4. Hubs for solving collective action problems often fail. In addition to Citizinvestor, there are nine others listed in the field guide graveyard. And what these failures appear to have in common is they asked people to take action together in ways that were too complicated. Carrotmob sought to form motivated crowds of consumers to pull local merchants toward higher standards of social or environmental performance, Votizen tried to create a social recommendation system for answering the question “who should I vote for.” Equally important, these efforts were competing with simple, general purpose platforms like petition sites or crowdfunding tools like GoFundMe that have much lower barriers to entry. Would-be developers of collective action hubs also need to ask themselves: Why would people use my specialized platform if a simple hashtag campaign will do the trick?
5. Hyper-local forums for sharing community news have often failed for a complex set of reasons.
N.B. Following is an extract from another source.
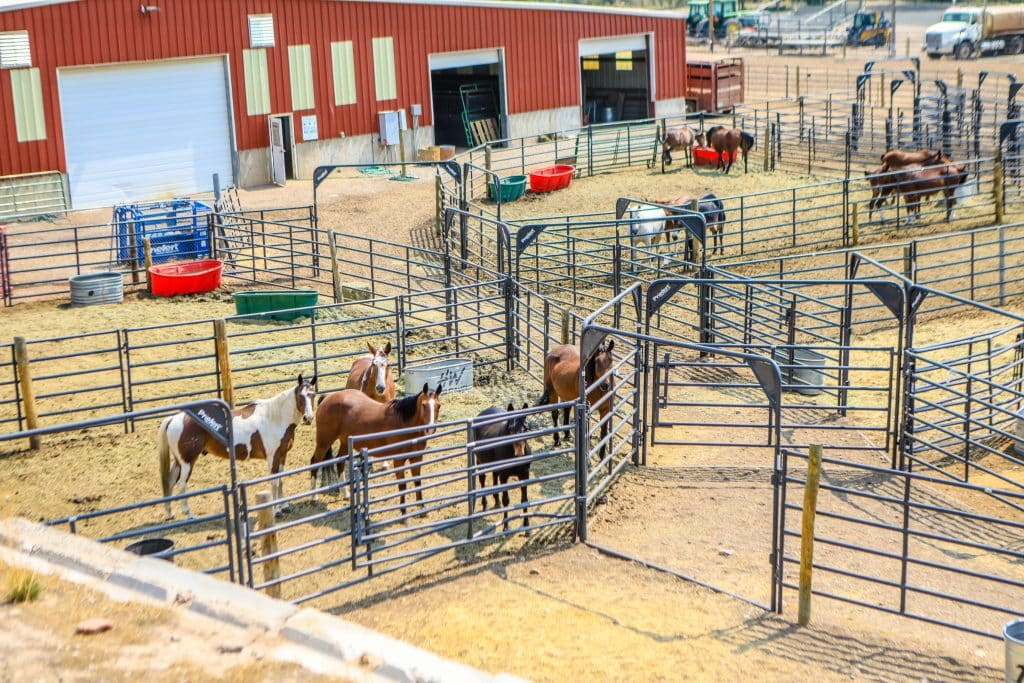 Since the Eagle County Fairgrounds animal stalls have sat empty due to Covid-19, it provided a perfect area to hold livestock evacuated from the Grizzly Creek Fire.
One may be that some of them, like Everyblock or OutsideIn, predated the rise of mobile smartphones, so even though they had millions in early investment, they were too expensive to scale. More recent attempts at hyper-local news, like Patch or Blockboard, may have been swamped by Facebook and Twitter’s overwhelming presence. Why go to the specialized news site if you can just read the gossip surfacing in a Facebook group for your town or zipcode? Still, the success of SeeClickFix, which recently topped a million users, or Vermont’s Front Porch Forum, which has 60% of the state’s households on board, suggest that there may still be sustainable, even modestly profitable, path for well-moderated online community news sites.
These are just a few gleanings from looking at civic tech start-ups that have kicked the bucket, and in no way a conclusive survey of every idea that didn’t make it. Missing from the field guide graveyard are the projects that never even got off the ground because their would-be creators didn’t have the right connections to funders, a hidden effect of the structural barriers that have kept many, especially women and people of color, from putting their ideas into motion. Hopefully, as the field of civic tech continues to grow and mature, we will continue to see many new start-ups and pivots, more entrants and leaders representing previously marginalized groups, and a greater willingness to collaborate and share knowledge of what works, what’s needed and how to make tech work for the greater good of all.
[Full disclosure: The Knight Foundation is supporting the development of the Civic Tech Field Guide, and also backed the 2010 development of 10Questions.com.]